Registration required. Here's the text of the story.

http://www.latimes.com/la-fg-fallouja20apr20,1,5516261.story

Los Angeles Times

April 20, 2004


Plan for Cease-Fire Reached in Fallouja
U.S. and Iraqis agree on a preliminary resolution to the city's uprising. Honduras announces it will pull out of the country.


By Patrick J. McDonnell and Tony Perry, Times Staff Writers


BAGHDAD — U.S. and Iraqi representatives agreed on a preliminary plan for a full cease-fire in the embattled city of Fallouja, even as insurgent attacks on Marine positions continued late into Monday evening.

Marines besieging the city agreed not to resume their offensive into the heart of the town if "all persons" turned in their rocket-propelled grenades, mortars, missiles and other heavy weapons. Residents could keep their AK-47 assault rifles for personal protection, the Marines said.

The joint communique from U.S. and Iraqi leaders who have been negotiating the fate of Fallouja also modified the terms of the U.S.-imposed curfew, allowing the sick and wounded to get to hospitals and pledging to facilitate the burial of the dead, among other steps.

As of today, 50 civilian families a day are to be allowed to enter the encircled city, which experienced a mass exodus during the initial Marine strike to counter the insurgency.

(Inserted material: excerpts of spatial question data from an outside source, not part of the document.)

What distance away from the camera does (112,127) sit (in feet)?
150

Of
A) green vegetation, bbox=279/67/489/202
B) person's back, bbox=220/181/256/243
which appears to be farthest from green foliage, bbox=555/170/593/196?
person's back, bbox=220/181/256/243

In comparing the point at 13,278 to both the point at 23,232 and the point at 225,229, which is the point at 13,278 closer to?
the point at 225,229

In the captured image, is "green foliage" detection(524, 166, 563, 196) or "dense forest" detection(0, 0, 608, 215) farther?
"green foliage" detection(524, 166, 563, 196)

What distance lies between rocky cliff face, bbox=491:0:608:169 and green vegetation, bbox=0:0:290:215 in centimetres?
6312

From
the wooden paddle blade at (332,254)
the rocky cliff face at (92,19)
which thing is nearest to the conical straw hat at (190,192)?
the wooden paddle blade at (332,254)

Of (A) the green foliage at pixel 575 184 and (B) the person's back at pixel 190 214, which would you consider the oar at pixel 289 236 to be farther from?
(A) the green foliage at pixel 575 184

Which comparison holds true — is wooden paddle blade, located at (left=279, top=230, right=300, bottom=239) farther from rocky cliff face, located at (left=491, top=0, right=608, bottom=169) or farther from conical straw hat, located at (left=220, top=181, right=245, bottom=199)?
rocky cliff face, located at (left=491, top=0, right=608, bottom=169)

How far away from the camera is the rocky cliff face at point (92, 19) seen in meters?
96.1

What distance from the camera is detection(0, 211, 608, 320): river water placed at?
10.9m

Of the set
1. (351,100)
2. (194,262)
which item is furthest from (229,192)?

U.S. officials stressed that Marines could quickly launch an assault deep into the city's center if insurgents did not disarm. "There is also a very clear understanding … that should this agreement not go through, Marine forces are more than prepared to carry through with military operations," Brig. Gen. Mark Kimmitt, the U.S.-led coalition's chief military spokesman, said at a Baghdad news briefing.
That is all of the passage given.